Copy each of the following items back word for word, keeping every line as it stands.
[[ THE DATA open ]]
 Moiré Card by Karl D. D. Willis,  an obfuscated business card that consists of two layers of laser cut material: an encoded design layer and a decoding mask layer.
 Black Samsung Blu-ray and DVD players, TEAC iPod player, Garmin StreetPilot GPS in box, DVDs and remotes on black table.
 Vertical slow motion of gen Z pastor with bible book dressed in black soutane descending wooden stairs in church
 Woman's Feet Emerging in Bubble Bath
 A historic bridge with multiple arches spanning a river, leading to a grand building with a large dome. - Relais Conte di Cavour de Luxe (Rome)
[[ THE DATA closed ]]
SOLUTION FOR THIS PROBLEM:
 Moiré Card by Karl D. D. Willis,  an obfuscated business card that consists of two layers of laser cut material: an encoded design layer and a decoding mask layer.
 Black Samsung Blu-ray and DVD players, TEAC iPod player, Garmin StreetPilot GPS in box, DVDs and remotes on black table.
 Vertical slow motion of gen Z pastor with bible book dressed in black soutane descending wooden stairs in church
 Woman's Feet Emerging in Bubble Bath
 A historic bridge with multiple arches spanning a river, leading to a grand building with a large dome. - Relais Conte di Cavour de Luxe (Rome)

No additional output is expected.